● **Given instruction**: Write the data out again in full, with no departure from the original.

Spatial question entries
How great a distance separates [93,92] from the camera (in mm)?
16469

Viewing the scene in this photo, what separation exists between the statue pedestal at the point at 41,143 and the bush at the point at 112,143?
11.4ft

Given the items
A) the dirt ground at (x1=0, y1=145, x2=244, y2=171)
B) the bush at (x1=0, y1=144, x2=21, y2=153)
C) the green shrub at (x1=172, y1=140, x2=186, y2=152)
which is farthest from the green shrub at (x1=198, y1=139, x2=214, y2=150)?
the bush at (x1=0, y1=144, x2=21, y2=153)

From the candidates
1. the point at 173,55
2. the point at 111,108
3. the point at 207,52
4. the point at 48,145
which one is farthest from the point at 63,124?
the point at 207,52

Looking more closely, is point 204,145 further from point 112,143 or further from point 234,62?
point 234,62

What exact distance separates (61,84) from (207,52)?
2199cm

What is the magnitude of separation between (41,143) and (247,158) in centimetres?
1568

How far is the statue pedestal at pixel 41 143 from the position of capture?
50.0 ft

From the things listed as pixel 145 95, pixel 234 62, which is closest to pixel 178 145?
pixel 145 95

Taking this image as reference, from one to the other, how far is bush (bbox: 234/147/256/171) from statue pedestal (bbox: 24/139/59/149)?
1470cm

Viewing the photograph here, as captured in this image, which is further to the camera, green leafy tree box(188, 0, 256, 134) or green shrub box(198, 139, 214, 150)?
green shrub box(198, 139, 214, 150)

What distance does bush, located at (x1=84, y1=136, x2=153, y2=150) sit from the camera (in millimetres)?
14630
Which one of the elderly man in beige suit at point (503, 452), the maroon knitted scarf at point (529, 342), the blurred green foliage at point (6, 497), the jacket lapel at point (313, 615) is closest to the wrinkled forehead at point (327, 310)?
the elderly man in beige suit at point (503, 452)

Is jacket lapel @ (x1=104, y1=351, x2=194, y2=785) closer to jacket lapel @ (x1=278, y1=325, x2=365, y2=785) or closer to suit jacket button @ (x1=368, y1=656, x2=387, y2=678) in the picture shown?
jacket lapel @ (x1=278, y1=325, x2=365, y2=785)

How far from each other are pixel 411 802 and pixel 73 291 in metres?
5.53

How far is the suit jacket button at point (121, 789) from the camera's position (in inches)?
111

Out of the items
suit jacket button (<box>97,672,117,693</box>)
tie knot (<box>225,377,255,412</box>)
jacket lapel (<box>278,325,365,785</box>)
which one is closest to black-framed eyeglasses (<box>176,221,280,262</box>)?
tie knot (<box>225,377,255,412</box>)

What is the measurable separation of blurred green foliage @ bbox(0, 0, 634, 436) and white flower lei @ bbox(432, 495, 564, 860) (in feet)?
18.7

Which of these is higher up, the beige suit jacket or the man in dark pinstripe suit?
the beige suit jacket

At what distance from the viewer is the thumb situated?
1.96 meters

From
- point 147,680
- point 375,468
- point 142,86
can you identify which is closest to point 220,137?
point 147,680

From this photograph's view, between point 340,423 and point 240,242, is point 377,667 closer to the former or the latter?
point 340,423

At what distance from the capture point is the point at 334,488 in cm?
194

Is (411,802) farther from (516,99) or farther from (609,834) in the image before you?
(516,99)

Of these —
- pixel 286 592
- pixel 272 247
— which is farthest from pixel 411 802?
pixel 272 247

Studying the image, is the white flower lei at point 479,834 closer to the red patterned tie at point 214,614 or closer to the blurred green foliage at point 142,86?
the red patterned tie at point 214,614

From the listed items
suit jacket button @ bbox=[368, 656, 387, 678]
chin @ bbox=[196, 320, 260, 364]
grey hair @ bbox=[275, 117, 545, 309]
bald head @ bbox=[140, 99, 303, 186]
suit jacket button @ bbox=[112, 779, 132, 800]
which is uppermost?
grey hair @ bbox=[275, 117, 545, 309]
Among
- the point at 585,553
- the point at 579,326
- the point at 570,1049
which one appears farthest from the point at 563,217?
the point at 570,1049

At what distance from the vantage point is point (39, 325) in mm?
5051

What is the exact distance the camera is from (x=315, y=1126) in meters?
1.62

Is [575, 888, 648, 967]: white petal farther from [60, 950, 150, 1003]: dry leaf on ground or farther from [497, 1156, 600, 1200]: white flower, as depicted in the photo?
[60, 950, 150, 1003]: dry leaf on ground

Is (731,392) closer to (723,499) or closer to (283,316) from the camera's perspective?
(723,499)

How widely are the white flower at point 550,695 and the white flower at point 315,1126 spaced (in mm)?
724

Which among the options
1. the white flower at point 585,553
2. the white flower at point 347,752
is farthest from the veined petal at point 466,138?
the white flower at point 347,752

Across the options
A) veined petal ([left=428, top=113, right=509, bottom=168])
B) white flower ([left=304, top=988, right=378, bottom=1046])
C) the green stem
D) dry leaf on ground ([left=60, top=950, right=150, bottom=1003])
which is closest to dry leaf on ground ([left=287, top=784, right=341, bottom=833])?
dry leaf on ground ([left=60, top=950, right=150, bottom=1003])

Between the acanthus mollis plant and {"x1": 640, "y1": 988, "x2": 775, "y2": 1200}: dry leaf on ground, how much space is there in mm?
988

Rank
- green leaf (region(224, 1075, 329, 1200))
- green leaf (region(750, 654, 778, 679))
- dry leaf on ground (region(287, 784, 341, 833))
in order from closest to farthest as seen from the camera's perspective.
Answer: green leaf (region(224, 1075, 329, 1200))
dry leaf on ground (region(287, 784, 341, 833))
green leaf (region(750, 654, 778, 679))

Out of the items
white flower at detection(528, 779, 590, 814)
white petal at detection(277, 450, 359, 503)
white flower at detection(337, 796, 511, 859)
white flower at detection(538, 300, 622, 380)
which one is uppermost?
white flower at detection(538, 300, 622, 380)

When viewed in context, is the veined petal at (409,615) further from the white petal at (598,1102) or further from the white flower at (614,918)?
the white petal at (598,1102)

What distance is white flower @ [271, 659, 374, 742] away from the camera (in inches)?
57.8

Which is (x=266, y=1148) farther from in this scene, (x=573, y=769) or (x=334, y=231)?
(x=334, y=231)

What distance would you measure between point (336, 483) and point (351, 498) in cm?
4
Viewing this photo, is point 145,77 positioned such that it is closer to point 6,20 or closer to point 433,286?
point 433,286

● **Task result**:
How great a distance separates [93,92] from the camera (in mm)?
16469

Viewing the scene in this photo, what separation exists between the statue pedestal at the point at 41,143 and the bush at the point at 112,143?
11.4ft

Given the items
A) the dirt ground at (x1=0, y1=145, x2=244, y2=171)
B) the bush at (x1=0, y1=144, x2=21, y2=153)
C) the green shrub at (x1=172, y1=140, x2=186, y2=152)
which is farthest from the green shrub at (x1=198, y1=139, x2=214, y2=150)?
the bush at (x1=0, y1=144, x2=21, y2=153)

From the candidates
1. the point at 173,55
2. the point at 111,108
3. the point at 207,52
4. the point at 48,145
which one is farthest from the point at 63,124?
the point at 207,52

Looking more closely, is point 204,145 further from point 112,143 or further from point 234,62?
point 234,62

What exact distance separates (61,84) from (207,52)?
2199cm

What is the magnitude of separation between (41,143) and (247,158) in centimetres?
1568

How far is the statue pedestal at pixel 41 143 from the position of capture?
50.0 ft

From the things listed as pixel 145 95, pixel 234 62, which is closest to pixel 178 145?
pixel 145 95

Taking this image as reference, from one to the other, how far is bush (bbox: 234/147/256/171) from statue pedestal (bbox: 24/139/59/149)?
1470cm

Viewing the photograph here, as captured in this image, which is further to the camera, green leafy tree box(188, 0, 256, 134) or green shrub box(198, 139, 214, 150)?
green shrub box(198, 139, 214, 150)

What distance does bush, located at (x1=84, y1=136, x2=153, y2=150) sit from the camera (in millimetres)?
14630
Which one of the elderly man in beige suit at point (503, 452), the maroon knitted scarf at point (529, 342), the blurred green foliage at point (6, 497), the jacket lapel at point (313, 615) is closest to the wrinkled forehead at point (327, 310)?
the elderly man in beige suit at point (503, 452)

Is jacket lapel @ (x1=104, y1=351, x2=194, y2=785) closer to jacket lapel @ (x1=278, y1=325, x2=365, y2=785) or closer to suit jacket button @ (x1=368, y1=656, x2=387, y2=678) in the picture shown?
jacket lapel @ (x1=278, y1=325, x2=365, y2=785)

How far from each other are pixel 411 802 and pixel 73 291 in metres?
5.53

How far is the suit jacket button at point (121, 789) from the camera's position (in inches)?
111

Out of the items
suit jacket button (<box>97,672,117,693</box>)
tie knot (<box>225,377,255,412</box>)
jacket lapel (<box>278,325,365,785</box>)
which one is closest to black-framed eyeglasses (<box>176,221,280,262</box>)?
tie knot (<box>225,377,255,412</box>)

What is the measurable separation of blurred green foliage @ bbox(0, 0, 634, 436) and white flower lei @ bbox(432, 495, 564, 860) (in feet)?
18.7

Which of these is higher up, the beige suit jacket or the man in dark pinstripe suit?
the beige suit jacket

At what distance from the viewer is the thumb situated?
1.96 meters

From
- point 147,680
- point 375,468
- point 142,86
can you identify which is closest to point 220,137?
point 147,680

From this photograph's view, between point 340,423 and point 240,242, is point 377,667 closer to the former or the latter?
point 340,423

At what distance from the capture point is the point at 334,488 in cm?
194

Is (411,802) farther from (516,99) or farther from (609,834) in the image before you?
(516,99)

Of these —
- pixel 286 592
- pixel 272 247
— which is farthest from pixel 411 802?
pixel 272 247

Studying the image, is the white flower lei at point 479,834 closer to the red patterned tie at point 214,614 or closer to the blurred green foliage at point 142,86?
the red patterned tie at point 214,614

From the listed items
suit jacket button @ bbox=[368, 656, 387, 678]
chin @ bbox=[196, 320, 260, 364]
grey hair @ bbox=[275, 117, 545, 309]
bald head @ bbox=[140, 99, 303, 186]
suit jacket button @ bbox=[112, 779, 132, 800]
which is uppermost?
grey hair @ bbox=[275, 117, 545, 309]
Among
- the point at 585,553
- the point at 579,326
- the point at 570,1049
which one appears farthest from the point at 563,217?
the point at 570,1049

At what distance from the vantage point is point (39, 325) in mm?
5051

What is the exact distance the camera is from (x=315, y=1126) in meters?
1.62

Is [575, 888, 648, 967]: white petal farther from [60, 950, 150, 1003]: dry leaf on ground or farther from [497, 1156, 600, 1200]: white flower, as depicted in the photo?
[60, 950, 150, 1003]: dry leaf on ground

Is (731,392) closer to (723,499) or closer to (283,316) from the camera's perspective?
(723,499)

How widely are the white flower at point 550,695 and the white flower at point 315,1126 spaced (in mm)?
724

Which among the options
1. the white flower at point 585,553
2. the white flower at point 347,752
is farthest from the veined petal at point 466,138?
the white flower at point 347,752

Across the options
A) veined petal ([left=428, top=113, right=509, bottom=168])
B) white flower ([left=304, top=988, right=378, bottom=1046])
C) the green stem
D) dry leaf on ground ([left=60, top=950, right=150, bottom=1003])
which is closest to dry leaf on ground ([left=287, top=784, right=341, bottom=833])?
dry leaf on ground ([left=60, top=950, right=150, bottom=1003])

Between the acanthus mollis plant and {"x1": 640, "y1": 988, "x2": 775, "y2": 1200}: dry leaf on ground, how much space is there in mm?
988

Rank
- green leaf (region(224, 1075, 329, 1200))
- green leaf (region(750, 654, 778, 679))
- dry leaf on ground (region(287, 784, 341, 833))
in order from closest to farthest as seen from the camera's perspective.
Answer: green leaf (region(224, 1075, 329, 1200))
dry leaf on ground (region(287, 784, 341, 833))
green leaf (region(750, 654, 778, 679))

Out of the items
white flower at detection(528, 779, 590, 814)
white petal at detection(277, 450, 359, 503)
white flower at detection(337, 796, 511, 859)
white flower at detection(538, 300, 622, 380)
which one is uppermost?
white flower at detection(538, 300, 622, 380)

When viewed in context, is the veined petal at (409,615) further from the white petal at (598,1102) or further from the white flower at (614,918)?
the white petal at (598,1102)

What distance is white flower @ [271, 659, 374, 742] away from the camera (in inches)?
57.8

Which is (x=266, y=1148) farther from in this scene, (x=573, y=769) or (x=334, y=231)?
(x=334, y=231)

What distance would you measure between point (336, 483) and point (351, 498) in cm?
4
Viewing this photo, is point 145,77 positioned such that it is closer to point 6,20 or closer to point 433,286?
point 433,286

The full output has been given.